Sneaking suspicion: Mandelbaum Barrett expert thinks AI could herald new wave of cybercrime

It might have been as recently as yesterday that a too-obvious typo- and grammatical error-filled scam email weaseled into your inbox. Someday soon, they might be missed.

Mistake-laden text has been one of the first tipoffs to a suspicious email that should be flagged or ignored. But cybercriminals are planning on going way beyond the spellcheck going forward, according to cybersecurity experts.

Steven W. Teppler, a cybersecurity legal chief at Mandelbaum Barrett P.C. who leads his firm’s cybersecurity and privacy practice, said natural language processing tools such as ChatGPT are eliminating some of the “tells” apparent in hackers’ age-old attempts to impersonate and scam the unwary.

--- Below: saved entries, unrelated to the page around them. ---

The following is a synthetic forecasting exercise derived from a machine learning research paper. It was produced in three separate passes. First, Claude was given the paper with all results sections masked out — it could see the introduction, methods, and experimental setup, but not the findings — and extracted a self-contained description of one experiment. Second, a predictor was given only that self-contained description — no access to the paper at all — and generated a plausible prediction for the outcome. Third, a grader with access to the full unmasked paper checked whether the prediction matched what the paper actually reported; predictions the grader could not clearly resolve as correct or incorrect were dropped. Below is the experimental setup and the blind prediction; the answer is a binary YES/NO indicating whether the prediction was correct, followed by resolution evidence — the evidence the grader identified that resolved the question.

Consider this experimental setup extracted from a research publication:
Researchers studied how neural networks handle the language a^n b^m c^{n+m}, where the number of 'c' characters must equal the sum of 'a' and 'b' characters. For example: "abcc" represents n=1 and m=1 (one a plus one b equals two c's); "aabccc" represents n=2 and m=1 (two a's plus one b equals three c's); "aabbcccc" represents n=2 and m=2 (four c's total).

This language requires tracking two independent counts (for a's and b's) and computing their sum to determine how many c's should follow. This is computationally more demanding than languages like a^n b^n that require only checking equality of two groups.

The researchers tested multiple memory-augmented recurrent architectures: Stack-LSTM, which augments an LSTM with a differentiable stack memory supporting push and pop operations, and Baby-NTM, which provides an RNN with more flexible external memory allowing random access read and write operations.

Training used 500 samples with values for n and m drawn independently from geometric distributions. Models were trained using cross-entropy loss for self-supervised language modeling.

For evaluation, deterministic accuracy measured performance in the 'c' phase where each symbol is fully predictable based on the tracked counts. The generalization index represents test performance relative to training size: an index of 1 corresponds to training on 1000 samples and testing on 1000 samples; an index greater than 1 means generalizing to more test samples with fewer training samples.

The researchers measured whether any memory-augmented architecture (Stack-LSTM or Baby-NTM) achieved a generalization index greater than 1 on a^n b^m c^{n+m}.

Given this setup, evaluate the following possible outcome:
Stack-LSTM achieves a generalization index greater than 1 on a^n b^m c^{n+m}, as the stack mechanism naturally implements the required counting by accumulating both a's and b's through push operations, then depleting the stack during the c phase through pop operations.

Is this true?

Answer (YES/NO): YES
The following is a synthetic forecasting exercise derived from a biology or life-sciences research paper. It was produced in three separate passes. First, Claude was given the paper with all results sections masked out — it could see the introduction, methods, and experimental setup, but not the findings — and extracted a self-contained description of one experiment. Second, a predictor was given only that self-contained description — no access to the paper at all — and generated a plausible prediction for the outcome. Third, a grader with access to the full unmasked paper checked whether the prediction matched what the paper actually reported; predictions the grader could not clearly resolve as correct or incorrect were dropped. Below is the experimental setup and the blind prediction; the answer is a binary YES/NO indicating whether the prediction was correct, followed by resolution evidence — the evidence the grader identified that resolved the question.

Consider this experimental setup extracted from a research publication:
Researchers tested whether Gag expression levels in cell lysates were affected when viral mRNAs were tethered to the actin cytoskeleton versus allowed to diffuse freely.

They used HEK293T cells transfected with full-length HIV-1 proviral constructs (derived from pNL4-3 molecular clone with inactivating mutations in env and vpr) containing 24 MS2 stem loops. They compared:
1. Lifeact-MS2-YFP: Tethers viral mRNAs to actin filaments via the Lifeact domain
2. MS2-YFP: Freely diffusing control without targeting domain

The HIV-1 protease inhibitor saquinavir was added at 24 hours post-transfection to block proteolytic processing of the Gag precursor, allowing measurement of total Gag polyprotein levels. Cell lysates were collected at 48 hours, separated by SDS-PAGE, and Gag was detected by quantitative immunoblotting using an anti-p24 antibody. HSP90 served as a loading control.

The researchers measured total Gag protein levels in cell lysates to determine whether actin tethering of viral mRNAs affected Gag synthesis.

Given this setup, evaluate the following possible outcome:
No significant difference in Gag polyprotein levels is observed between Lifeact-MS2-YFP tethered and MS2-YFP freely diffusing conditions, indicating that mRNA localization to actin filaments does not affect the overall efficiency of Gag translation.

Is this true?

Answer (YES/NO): NO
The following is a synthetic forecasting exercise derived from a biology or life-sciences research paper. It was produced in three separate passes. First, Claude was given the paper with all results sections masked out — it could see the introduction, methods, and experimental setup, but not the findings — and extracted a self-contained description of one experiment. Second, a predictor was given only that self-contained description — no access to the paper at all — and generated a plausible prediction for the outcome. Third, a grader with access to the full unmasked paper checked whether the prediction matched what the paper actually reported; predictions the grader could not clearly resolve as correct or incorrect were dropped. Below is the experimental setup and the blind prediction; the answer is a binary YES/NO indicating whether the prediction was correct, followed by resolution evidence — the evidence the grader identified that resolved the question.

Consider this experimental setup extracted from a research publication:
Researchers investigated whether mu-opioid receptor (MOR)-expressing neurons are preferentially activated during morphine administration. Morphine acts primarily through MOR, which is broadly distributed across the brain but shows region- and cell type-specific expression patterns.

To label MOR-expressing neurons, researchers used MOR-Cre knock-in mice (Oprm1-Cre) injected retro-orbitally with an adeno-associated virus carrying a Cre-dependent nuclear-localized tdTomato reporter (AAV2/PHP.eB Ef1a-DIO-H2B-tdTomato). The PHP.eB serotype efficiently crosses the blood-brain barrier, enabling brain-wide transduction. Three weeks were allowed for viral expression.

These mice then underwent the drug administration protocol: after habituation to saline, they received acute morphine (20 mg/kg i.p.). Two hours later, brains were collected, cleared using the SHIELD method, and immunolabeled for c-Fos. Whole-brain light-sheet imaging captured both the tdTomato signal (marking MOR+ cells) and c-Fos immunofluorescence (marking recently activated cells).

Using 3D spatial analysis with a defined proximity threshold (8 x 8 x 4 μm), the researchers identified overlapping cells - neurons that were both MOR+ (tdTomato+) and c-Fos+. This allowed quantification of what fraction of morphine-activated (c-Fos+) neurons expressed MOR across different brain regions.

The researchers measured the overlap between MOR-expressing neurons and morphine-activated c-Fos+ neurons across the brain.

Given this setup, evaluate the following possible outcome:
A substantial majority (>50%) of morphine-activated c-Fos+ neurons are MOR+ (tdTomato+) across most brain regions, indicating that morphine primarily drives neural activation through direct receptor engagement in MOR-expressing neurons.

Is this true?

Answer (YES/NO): NO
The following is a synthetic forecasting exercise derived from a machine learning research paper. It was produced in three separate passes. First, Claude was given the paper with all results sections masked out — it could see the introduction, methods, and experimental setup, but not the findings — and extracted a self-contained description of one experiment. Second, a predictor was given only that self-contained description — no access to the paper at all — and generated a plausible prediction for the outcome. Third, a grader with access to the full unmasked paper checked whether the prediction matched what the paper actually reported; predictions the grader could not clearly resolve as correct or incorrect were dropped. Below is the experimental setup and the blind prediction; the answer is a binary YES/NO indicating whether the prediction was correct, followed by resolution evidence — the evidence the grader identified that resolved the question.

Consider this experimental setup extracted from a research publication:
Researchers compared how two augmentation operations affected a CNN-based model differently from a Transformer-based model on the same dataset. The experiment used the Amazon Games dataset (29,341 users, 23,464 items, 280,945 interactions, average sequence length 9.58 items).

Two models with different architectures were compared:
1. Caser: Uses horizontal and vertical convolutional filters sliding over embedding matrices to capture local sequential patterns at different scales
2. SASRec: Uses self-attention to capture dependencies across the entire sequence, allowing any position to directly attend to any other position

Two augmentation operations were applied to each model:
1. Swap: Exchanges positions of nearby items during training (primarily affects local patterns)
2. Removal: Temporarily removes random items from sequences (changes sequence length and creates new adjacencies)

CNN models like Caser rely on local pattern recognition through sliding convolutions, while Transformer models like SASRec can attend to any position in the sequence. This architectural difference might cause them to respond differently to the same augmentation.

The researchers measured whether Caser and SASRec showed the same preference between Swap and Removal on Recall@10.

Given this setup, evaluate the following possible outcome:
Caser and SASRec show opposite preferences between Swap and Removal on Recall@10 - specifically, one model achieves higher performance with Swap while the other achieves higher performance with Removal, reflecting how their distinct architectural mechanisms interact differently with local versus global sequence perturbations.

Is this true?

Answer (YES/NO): YES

“If, all of a sudden they started misspelling or using non-American-style English words, like colour instead of color, that would give it away,” he said. “But, for threat actors who have been engaged in phishing campaigns, (ChatGPT) permits them to have much better use of English than they would otherwise.”

Emerging artificial intelligence-driven platforms also give hackers the potential of replicating audio and even video recordings. Teppler said one can find examples of this in the “deepfakes” that have recently circulated of figures such as former President Barack Obama being imitated with tech trickery.

Those realistic sound and visual recordings could be utilized — and, in some cases, Teppler expects, have already — to get employees, clients and vendors to inadvertently participate in fraud schemes.

“Between the audio, video and chat options, you have this toxic mix of potential criminal access and ways to defraud people,” he said, adding that it was “manipulation of perceived reality — and that’s incredibly difficult to detect and prevent.”

It wouldn’t be a stretch. Attacks involving some cybercriminal impersonating, in a sophisticated way, a finance or accounting executive to dupe lower level employees are already regularly happening. Advanced AI tools just allow for more of the same calamity to ensue.

And, after all that, Teppler dryly adds: Now for the bad news.

A tool such as ChatGPT, which was developed by research outfit OpenAI and released only late last year, is new enough that its full impact on the cybersecurity landscape likely hasn’t been felt yet — or even detected.
“This is really only a few months old,” Teppler said. “We won’t know whether the attacks from this have been reported yet. I expect we’ll be finding out about a slew of these in the coming months.”

As for exactly how these platforms might be utilized, it’s a wait-and-see approach for those who handle clients’ cybersecurity concerns.

Teppler is advising vigilance. More than the normal amount.

“Because, right now, there’s very little in terms of gatekeeping for this technology,” he said. “The technology is racing away way too fast for anyone to manage, despite what might be said about filters for this activity or whatever. It’s the wild, wild West.”